■ **Trecho do documento**:
"""

No ano em que o Tribunal de Justiça de Minas Gerais completou 140 anos, tomou posse o presidente mais jovem de sua história. Com 51 anos, Pedro Bitencourt Marcondes foi eleito o 50º comandante da história corte. Sua missão, diz, é “trazer ‘o novo’, não somente no aspecto etário, mas principalmente na modernização das práticas administrativas”.
Ainda durante sua campanha, Marcondes divulgou um plano de gestão que busca a participação de todos os juízes do tribunal — com foco nos de primeira instância, muitas vezes deixados de lado por candidatos a presidente, por não contarem voto no Pleno. Em seu discurso de posse, em junho, disse que vai democratizar tanto a atuação administrativa quanto as discussões sobre elaboração do orçamento da corte.
Em entrevista à revista eletrônica Consultor Jurídico, Marcondes se mostrou favorável a adotar uma remuneração variável aos magistrados, de acordo com o cumprimento de metas estabelecidas pela corte — desde que o prêmio seja criado por lei. “Não mais se admite a gestão que não busque resultados, e no Poder Judiciário isso não pode ser diferente”, diz.
Com o objetivo de ter 65% das ações no sistema do Processo Judicial Eletrônico até o fim de 2015, o desembargador é crítico à imposição do PJe pelo Conselho Nacional de Justiça sem levar em conta os investimentos já feito por tribunais em outras ferramentas. A comunicação entre os diversos sistemas é classificada por ele como essencial.

"""

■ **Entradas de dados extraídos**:
"""

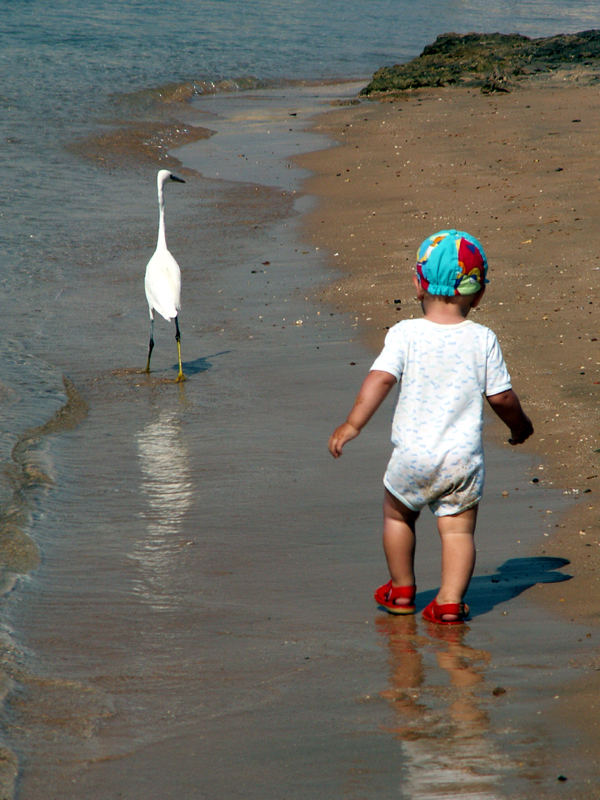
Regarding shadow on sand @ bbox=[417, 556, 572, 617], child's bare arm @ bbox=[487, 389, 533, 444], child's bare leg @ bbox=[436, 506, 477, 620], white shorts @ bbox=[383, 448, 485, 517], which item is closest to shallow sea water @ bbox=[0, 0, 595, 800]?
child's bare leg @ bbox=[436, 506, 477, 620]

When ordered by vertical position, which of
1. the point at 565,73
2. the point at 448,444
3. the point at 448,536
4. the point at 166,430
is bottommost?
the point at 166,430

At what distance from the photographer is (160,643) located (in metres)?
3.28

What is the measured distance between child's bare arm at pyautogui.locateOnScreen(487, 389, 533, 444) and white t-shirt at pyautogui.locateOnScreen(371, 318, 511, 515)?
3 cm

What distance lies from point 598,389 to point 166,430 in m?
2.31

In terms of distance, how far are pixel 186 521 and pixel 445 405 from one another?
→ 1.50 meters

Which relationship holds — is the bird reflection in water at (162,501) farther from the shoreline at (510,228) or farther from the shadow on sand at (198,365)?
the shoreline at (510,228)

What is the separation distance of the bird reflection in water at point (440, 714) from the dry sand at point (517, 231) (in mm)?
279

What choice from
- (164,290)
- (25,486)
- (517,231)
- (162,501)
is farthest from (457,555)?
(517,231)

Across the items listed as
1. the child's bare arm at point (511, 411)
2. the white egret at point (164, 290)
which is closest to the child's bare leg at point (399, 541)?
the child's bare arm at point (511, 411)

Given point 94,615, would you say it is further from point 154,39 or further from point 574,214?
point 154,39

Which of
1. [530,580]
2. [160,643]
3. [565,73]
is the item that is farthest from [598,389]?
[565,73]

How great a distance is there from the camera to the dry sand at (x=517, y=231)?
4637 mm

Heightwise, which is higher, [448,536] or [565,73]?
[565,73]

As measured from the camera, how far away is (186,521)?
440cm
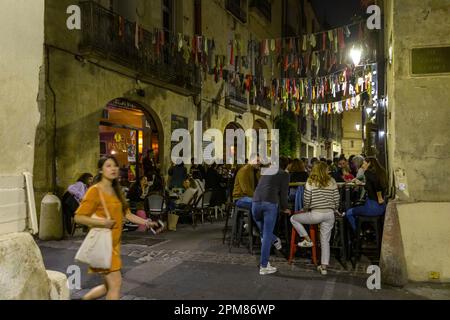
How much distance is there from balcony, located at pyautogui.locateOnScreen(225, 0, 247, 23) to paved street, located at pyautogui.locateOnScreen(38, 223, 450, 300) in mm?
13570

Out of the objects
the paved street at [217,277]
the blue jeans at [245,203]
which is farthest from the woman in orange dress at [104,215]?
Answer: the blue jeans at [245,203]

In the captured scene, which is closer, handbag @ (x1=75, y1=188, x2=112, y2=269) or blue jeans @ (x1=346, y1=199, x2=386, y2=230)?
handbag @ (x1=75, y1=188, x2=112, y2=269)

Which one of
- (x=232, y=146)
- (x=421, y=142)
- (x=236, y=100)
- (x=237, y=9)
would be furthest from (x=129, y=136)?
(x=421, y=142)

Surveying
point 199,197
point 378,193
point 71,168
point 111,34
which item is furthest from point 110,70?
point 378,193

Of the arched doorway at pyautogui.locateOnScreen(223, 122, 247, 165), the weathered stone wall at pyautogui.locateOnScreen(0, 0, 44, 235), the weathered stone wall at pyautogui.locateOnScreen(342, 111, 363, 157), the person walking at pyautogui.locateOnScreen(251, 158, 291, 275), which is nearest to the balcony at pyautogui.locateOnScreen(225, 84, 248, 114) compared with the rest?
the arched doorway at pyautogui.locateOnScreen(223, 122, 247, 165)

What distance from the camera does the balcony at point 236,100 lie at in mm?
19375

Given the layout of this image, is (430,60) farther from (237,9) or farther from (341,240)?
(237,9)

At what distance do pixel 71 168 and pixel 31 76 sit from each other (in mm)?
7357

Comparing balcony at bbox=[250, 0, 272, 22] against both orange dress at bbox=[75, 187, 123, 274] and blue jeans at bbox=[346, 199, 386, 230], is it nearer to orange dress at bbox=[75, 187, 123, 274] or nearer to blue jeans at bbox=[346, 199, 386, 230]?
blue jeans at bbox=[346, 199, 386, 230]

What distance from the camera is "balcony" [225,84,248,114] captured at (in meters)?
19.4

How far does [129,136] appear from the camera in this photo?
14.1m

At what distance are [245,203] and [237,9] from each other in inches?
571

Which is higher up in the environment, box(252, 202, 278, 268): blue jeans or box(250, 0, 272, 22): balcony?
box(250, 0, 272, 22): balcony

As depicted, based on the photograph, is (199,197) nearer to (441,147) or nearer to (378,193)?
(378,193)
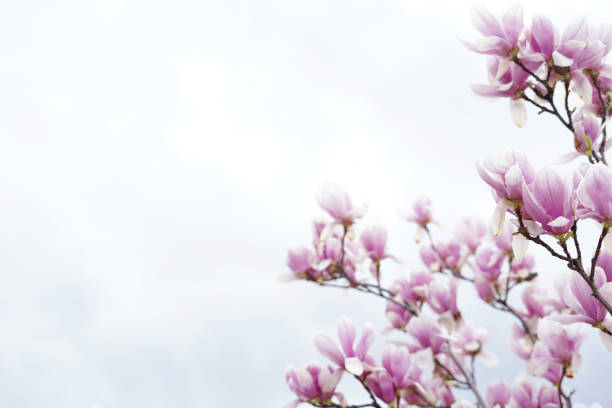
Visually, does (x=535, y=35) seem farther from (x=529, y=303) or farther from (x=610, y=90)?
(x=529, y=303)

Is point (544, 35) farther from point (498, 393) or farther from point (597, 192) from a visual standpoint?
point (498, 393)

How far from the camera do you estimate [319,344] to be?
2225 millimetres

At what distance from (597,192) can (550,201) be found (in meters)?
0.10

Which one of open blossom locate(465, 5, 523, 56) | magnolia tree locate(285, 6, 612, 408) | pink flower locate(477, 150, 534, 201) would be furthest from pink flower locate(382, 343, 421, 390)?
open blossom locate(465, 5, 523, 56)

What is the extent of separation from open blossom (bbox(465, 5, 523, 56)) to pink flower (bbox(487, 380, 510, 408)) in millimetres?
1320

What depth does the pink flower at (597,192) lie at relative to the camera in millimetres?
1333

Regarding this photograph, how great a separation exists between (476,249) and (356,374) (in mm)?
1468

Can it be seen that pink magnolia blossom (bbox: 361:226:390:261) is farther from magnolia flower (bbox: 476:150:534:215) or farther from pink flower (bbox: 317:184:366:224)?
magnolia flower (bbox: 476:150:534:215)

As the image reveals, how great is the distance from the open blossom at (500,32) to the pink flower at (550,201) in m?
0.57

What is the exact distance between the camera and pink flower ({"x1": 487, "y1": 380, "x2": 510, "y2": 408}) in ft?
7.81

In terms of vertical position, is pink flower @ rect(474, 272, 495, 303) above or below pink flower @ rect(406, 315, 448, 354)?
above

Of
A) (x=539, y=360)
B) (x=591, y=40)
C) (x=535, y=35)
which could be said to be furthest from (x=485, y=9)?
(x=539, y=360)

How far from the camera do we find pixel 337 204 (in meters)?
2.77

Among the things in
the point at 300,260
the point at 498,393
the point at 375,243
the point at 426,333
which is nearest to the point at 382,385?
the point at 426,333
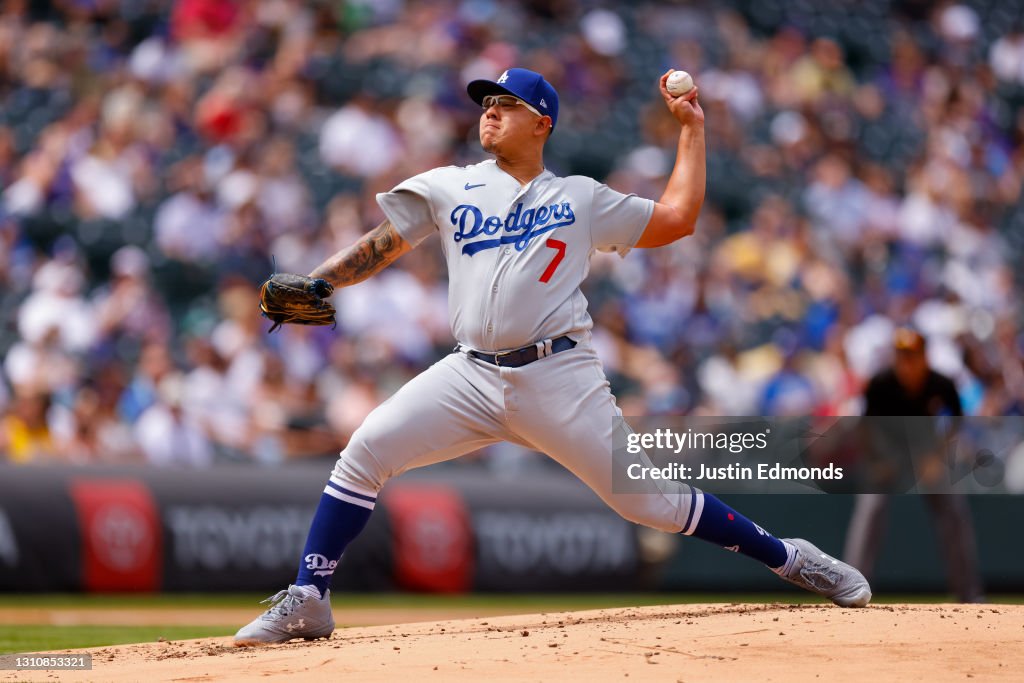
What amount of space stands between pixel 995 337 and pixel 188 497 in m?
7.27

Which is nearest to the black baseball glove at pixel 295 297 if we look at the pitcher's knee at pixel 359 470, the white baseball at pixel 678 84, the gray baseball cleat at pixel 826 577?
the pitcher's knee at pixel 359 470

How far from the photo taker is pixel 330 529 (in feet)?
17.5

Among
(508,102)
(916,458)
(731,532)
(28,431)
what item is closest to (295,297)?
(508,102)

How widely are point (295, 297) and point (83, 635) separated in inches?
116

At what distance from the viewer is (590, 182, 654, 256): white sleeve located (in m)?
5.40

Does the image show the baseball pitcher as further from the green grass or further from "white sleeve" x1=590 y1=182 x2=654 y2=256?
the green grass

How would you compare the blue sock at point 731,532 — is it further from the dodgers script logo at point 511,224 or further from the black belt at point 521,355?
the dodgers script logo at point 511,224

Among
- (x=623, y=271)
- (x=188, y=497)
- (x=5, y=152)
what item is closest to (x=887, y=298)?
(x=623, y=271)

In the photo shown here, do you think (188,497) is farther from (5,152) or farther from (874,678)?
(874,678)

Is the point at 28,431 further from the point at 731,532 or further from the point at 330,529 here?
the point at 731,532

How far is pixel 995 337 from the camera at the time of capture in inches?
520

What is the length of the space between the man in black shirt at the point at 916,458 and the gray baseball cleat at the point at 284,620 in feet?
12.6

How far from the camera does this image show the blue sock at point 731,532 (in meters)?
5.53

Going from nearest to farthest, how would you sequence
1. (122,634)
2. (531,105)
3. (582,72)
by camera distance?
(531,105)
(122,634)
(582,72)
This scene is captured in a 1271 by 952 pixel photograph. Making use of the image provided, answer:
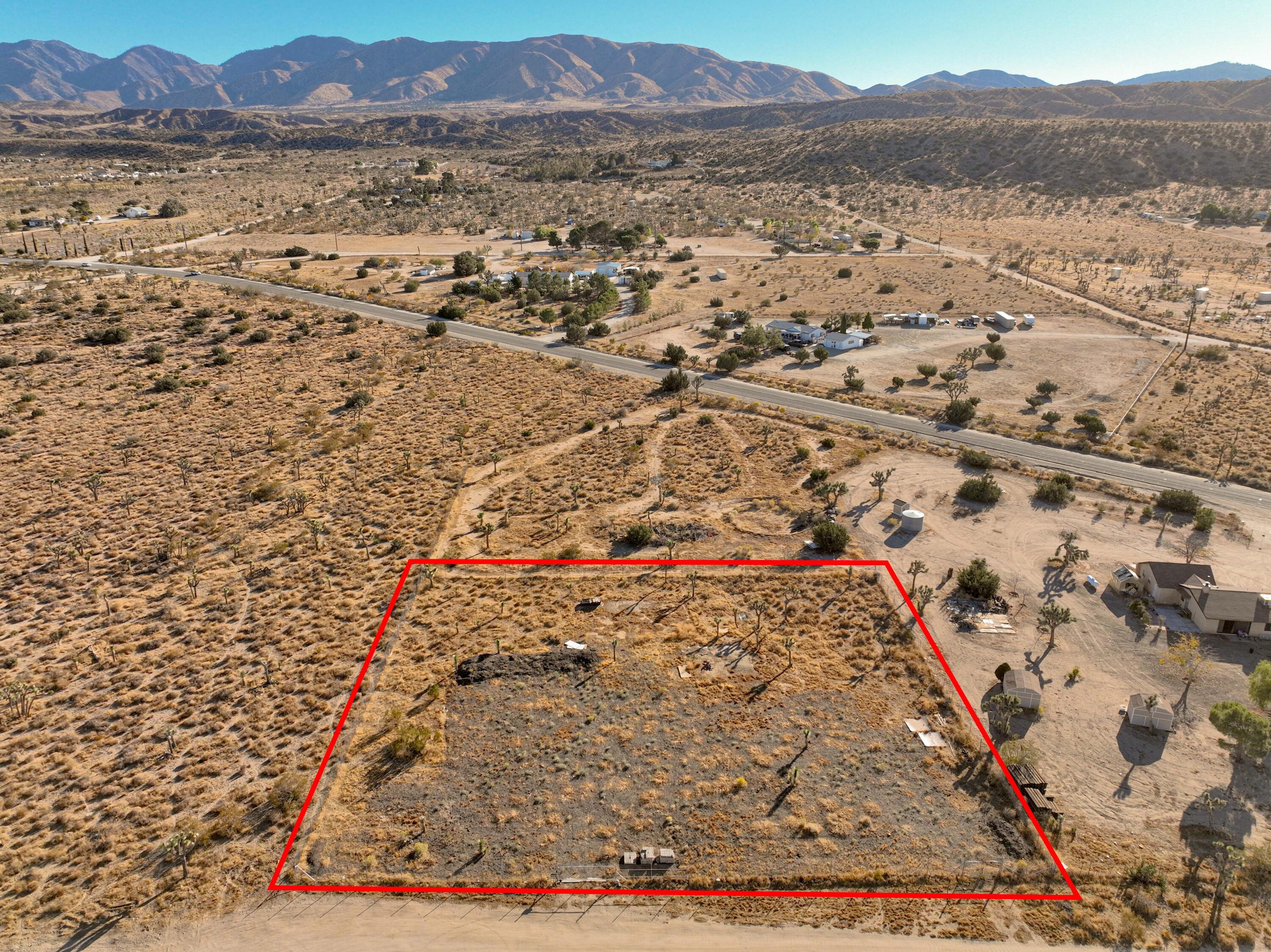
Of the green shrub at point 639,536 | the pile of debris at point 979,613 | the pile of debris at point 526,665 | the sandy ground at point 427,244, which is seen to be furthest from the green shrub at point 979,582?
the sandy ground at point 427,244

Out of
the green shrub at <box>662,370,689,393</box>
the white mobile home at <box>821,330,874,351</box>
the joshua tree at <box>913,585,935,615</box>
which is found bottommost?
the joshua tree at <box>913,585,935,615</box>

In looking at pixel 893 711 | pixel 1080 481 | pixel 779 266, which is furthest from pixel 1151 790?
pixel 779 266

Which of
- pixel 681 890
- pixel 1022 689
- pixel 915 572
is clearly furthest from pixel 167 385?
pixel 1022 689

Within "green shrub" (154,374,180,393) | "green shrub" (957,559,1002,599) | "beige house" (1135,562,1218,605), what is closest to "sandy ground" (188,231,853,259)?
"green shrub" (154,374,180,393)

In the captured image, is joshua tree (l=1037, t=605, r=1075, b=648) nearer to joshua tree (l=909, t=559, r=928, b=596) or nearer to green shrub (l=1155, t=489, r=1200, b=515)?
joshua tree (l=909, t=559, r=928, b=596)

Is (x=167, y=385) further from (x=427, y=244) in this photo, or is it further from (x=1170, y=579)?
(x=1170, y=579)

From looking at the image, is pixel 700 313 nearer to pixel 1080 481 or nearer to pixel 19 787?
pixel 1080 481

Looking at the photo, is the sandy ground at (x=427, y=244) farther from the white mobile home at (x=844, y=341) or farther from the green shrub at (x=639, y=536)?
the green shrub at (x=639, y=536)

"""

■ **Tarefas do exercício**:
1) Traduza para o inglês a seguinte frase do texto sobre a presidência de Pedro Bitencourt Marcondes: "No ano em que o Tribunal de Justiça de Minas Gerais completou 140 anos, tomou posse o presidente mais jovem de sua história."
2) Segundo o texto sobre a presidência de Pedro Bitencourt Marcondes, que percentual das ações o desembargador pretende ter no sistema do Processo Judicial Eletrônico até o fim de 2015?
3) Prossiga com o texto sobre a gestão de Pedro Bitencourt Marcondes no Tribunal de Justiça de Minas Gerais, a partir da última frase apresentada.

■ **Resultados esperados**:
1) In the year the Court of Justice of Minas Gerais turned 140, the youngest president in its history took office.

2) 65% das ações.

3)
Ao responder por e-mail a perguntas enviadas pela ConJur, Marcondes aproveitou para avaliar a atuação do CNJ. Para ele, o órgão “acerta no atacado, ao exercer o legítimo papel de gestor das políticas judiciárias, e às vezes erra no varejo, ao se imiscuir em demasia em assuntos internos dos tribunais”.
Natural de Caçapava (SP), o presidente do TJ-MG foi promotor de Justiça e ingressou na magistratura em 1990, passando pelas comarcas mineiras de Mantena, Ituiutaba e Contagem. Em Belo Horizonte, foi juiz da 2ª Vara de Fazenda Pública e Autarquias. Tornou-se desembargador em abril de 2006.
Leia a entrevista:
ConJur — Qual modelo de gestão considera adequado para aperfeiçoar o funcionamento de um tribunal?
Pedro Marcondes — Participativa e transparente, com foco na primeira instância. Em meu programa de gestão, apresentado ainda durante a campanha, são privilegiadas a participação de todos os magistrados na definição das prioridades do tribunal, com a implantação do orçamento participativo e a submissão de todas as decisões às comissões da casa. Além disso, criamos canais de prestação de contas e de comunicação dos atos da presidência, por meio eletrônico.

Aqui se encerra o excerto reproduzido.